I have been a traveling road show for the last 2 years, explaining the value of dermatology to insurers. It is amazing how poorly understood we are by payers.

Let me give you an example. Currently, dermatologists treat about 70% of all skin cancers. This is up from the 10% we treated 30 years ago, but if you think about it, it should be 98% or 99%. There were 5.4 million skin cancers in the United States in 2012. The great majority were nonmelanoma skin cancers (at an interesting ratio of 1:1 for basal cell carcinoma and squamous cell carcinoma), and only about 75,000 were melanomas. About 80% of all melanomas are less than 1 mm in thickness and undoubtedly appropriate for local excision in the office. Dermatologists treat these skin cancers at less than 1/5 the cost of treatment in a facility. We, and a few primary care physicians, are the only physicians who are not operating room dependent. We can remove these cancers under local anesthesia in the office, without an anesthesiologist, multiple nurses, intravenous lines, preop labs, and the other high fixed costs associated with a hospital procedure, and we can do it promptly. Insurers should be pounding their drums to demand that the vast majority of skin cancers be treated in the office setting, rather than in a hospital. Maybe all skin cancer patients should be required to get “precertified” by a dermatologist before they are sent to a hospital for a procedure. This would improve quality and greatly cut costs.

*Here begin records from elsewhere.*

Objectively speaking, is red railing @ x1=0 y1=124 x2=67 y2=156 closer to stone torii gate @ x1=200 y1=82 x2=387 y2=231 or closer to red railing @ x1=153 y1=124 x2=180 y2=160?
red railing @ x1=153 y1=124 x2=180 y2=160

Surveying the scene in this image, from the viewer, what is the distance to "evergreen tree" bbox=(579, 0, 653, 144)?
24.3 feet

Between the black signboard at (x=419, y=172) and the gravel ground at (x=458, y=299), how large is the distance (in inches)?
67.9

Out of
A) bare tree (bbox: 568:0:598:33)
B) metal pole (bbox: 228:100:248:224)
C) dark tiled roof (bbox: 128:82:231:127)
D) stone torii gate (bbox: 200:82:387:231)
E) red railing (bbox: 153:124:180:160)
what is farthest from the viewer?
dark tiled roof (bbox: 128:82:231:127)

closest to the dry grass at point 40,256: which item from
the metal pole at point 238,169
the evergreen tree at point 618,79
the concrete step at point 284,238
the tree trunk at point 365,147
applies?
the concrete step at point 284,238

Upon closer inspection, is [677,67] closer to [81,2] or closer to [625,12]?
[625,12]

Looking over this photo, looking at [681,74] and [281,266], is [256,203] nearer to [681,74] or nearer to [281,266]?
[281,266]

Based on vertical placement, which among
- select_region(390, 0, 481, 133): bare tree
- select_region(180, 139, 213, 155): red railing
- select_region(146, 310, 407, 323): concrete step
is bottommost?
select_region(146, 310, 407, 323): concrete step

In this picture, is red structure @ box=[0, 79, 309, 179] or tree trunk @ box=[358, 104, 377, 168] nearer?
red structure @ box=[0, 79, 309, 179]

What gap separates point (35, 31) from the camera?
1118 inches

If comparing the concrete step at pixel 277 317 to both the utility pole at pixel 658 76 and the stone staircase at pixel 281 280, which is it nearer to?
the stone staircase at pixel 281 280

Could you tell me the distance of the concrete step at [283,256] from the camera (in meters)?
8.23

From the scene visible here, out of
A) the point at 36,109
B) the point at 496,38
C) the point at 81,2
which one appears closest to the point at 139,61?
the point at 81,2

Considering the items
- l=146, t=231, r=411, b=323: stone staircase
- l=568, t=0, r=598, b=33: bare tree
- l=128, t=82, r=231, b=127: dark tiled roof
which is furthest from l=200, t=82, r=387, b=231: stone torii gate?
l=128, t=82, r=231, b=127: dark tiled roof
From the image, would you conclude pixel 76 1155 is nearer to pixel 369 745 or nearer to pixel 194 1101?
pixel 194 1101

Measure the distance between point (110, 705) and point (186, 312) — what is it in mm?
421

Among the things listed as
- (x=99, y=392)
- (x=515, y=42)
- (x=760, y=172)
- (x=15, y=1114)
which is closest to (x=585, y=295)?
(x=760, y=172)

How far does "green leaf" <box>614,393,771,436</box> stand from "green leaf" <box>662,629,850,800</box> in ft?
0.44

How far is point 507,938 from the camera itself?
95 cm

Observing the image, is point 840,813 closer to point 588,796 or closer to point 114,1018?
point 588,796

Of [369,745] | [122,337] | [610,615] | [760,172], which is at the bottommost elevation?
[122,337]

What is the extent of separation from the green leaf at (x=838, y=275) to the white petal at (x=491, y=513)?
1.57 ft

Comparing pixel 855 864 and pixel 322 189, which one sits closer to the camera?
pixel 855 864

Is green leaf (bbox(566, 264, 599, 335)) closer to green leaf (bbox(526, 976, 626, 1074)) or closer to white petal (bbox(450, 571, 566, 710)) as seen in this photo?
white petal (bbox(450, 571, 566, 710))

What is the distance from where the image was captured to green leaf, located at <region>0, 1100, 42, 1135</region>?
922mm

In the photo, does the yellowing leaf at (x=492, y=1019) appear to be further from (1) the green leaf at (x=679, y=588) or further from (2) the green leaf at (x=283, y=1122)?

Insurers always drop their jaws when I explain this to them. They have never matched up the costs of the physicians and the costs of the facilities where procedures are performed. They need to consider the value of the dermatologist in providing an accurate, quick diagnosis, with immediate exclusion of benign lesions and elimination of the long wait times to get a cancer removed. It costs less to get a skin cancer diagnosed and removed by a dermatologist than to get a new set of car tires installed, and we can often do it in about the same amount of time. Compare that with $150,000 spent annually to treat metastatic melanoma.

In addition, fewer dermatologists mean longer wait times to see the dermatologist, causing what I call the “spillover” effect. When patients cannot get in to see the dermatologist, they call their primary care physician, who sends them down to the hospital to see their general surgeon on lumps and bumps day. Everything gets removed, benign or not, in the hospital outpatient department.

That is why it is insane for insurers to be eliminating dermatologists wholesale from their “tight” networks. Their software tells them they will save money in the short term, but they won’t because of the spillover, and it is very foolish in the long term. With the advent of the Affordable Care Act, patients cannot be excluded for preexisting conditions, and these patients all become long-term clients of one insurer or another. What is neglected today becomes a nightmare tomorrow. Dermatology offers an extraordinarily high value quotient, but only if insurers have enough sense to let the patients see us.